> Exercise requirements: Retype the data below without altering anything.

> Source data:
· · · · · · ·
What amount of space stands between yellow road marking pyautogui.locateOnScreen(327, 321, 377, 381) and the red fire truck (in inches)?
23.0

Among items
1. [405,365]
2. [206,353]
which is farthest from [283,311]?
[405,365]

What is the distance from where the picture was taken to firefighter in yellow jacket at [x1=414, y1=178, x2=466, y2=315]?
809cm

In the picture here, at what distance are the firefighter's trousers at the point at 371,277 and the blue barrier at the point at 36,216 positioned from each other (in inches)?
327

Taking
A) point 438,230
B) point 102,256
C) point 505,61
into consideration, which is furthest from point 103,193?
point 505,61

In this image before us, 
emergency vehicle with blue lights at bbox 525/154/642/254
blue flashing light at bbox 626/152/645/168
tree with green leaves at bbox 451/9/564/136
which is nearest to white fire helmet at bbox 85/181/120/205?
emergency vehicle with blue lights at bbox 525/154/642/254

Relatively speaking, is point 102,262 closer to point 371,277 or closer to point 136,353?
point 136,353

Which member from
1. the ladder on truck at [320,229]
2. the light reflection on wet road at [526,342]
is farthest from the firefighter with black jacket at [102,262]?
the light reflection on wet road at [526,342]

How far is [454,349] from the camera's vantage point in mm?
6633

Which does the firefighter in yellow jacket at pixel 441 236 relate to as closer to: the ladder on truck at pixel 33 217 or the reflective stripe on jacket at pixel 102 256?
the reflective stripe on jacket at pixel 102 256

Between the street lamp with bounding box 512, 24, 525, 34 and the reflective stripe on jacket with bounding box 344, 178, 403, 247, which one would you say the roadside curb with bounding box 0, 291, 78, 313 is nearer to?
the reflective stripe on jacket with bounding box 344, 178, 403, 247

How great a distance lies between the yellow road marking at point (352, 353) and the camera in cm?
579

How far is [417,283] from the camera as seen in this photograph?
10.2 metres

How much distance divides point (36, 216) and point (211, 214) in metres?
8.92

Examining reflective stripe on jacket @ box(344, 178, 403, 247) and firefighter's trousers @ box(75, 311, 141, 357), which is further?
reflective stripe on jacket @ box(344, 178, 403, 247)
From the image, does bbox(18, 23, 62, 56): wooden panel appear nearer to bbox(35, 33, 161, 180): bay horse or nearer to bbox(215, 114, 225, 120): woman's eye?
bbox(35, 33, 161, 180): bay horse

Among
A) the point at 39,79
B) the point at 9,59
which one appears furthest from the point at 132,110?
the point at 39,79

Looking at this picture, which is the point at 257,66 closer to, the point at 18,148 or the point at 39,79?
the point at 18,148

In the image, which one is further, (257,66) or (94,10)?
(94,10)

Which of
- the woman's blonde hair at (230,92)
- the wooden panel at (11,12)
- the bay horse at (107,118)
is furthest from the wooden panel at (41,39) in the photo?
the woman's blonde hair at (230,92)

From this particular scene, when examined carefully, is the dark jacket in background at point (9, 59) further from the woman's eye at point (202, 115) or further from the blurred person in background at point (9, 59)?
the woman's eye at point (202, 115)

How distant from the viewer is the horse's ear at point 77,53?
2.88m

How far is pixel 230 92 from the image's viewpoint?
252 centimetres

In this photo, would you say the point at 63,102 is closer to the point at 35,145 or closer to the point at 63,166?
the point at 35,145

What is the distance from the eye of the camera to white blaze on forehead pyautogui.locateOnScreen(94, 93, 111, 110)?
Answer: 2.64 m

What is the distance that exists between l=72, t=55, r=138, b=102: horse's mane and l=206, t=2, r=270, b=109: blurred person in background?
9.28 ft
· · · · · · ·
> Task answer:
What amount of space stands between yellow road marking pyautogui.locateOnScreen(327, 321, 377, 381) and the red fire truck (in inches)?
23.0

Among items
1. [405,365]
2. [206,353]
which is farthest from [283,311]?
[405,365]

What is the distance from where the picture was taken to firefighter in yellow jacket at [x1=414, y1=178, x2=466, y2=315]?
809cm

In the picture here, at what distance are the firefighter's trousers at the point at 371,277 and the blue barrier at the point at 36,216 positioned from each other (in inches)?
327

Taking
A) point 438,230
B) point 102,256
C) point 505,61
into consideration, which is furthest from point 103,193?
point 505,61

In this image before us, 
emergency vehicle with blue lights at bbox 525/154/642/254
blue flashing light at bbox 626/152/645/168
tree with green leaves at bbox 451/9/564/136
which is nearest to white fire helmet at bbox 85/181/120/205?
emergency vehicle with blue lights at bbox 525/154/642/254

Relatively speaking, is point 102,262 closer to point 371,277 or closer to point 136,353?
point 136,353

Which member from
1. the ladder on truck at [320,229]
2. the light reflection on wet road at [526,342]
is farthest from the firefighter with black jacket at [102,262]?
the light reflection on wet road at [526,342]

How far is [454,349] from the camera's vantage point in mm?
6633

Which does the firefighter in yellow jacket at pixel 441 236 relate to as closer to: the ladder on truck at pixel 33 217 or the reflective stripe on jacket at pixel 102 256?
the reflective stripe on jacket at pixel 102 256

Between the street lamp with bounding box 512, 24, 525, 34 and the reflective stripe on jacket with bounding box 344, 178, 403, 247, which one would you say the roadside curb with bounding box 0, 291, 78, 313 is nearer to?
the reflective stripe on jacket with bounding box 344, 178, 403, 247

How great a distance lies between the yellow road marking at point (352, 353) and the camera in cm?
579

How far is [417,283] from the camera as seen in this photograph?
10.2 metres

How much distance divides point (36, 216) and point (211, 214) in metres?
8.92

Examining reflective stripe on jacket @ box(344, 178, 403, 247) and firefighter's trousers @ box(75, 311, 141, 357), which is further?
reflective stripe on jacket @ box(344, 178, 403, 247)
From the image, does bbox(18, 23, 62, 56): wooden panel appear nearer to bbox(35, 33, 161, 180): bay horse or nearer to bbox(215, 114, 225, 120): woman's eye?
bbox(35, 33, 161, 180): bay horse

Among
A) the point at 39,79
B) the point at 9,59
which one appears furthest from the point at 132,110?
the point at 39,79

Looking at this picture, which is the point at 257,66 closer to, the point at 18,148 or the point at 39,79?
the point at 18,148

In the image, which one is further, (257,66) or (94,10)?
(94,10)

Which of
- the woman's blonde hair at (230,92)
- the wooden panel at (11,12)
- the bay horse at (107,118)
is furthest from the wooden panel at (41,39) in the photo?
the woman's blonde hair at (230,92)

From this particular scene, when examined carefully, is the dark jacket in background at point (9, 59) further from the woman's eye at point (202, 115) or further from the blurred person in background at point (9, 59)?
the woman's eye at point (202, 115)

How distant from the viewer is the horse's ear at point 77,53?
2.88m

How far is pixel 230 92 from the image's viewpoint?
252 centimetres

In this photo, would you say the point at 63,102 is closer to the point at 35,145 or closer to the point at 63,166?
the point at 35,145

What is the distance from the eye of the camera to white blaze on forehead pyautogui.locateOnScreen(94, 93, 111, 110)?
Answer: 2.64 m

What is the distance that exists between l=72, t=55, r=138, b=102: horse's mane and l=206, t=2, r=270, b=109: blurred person in background?
9.28 ft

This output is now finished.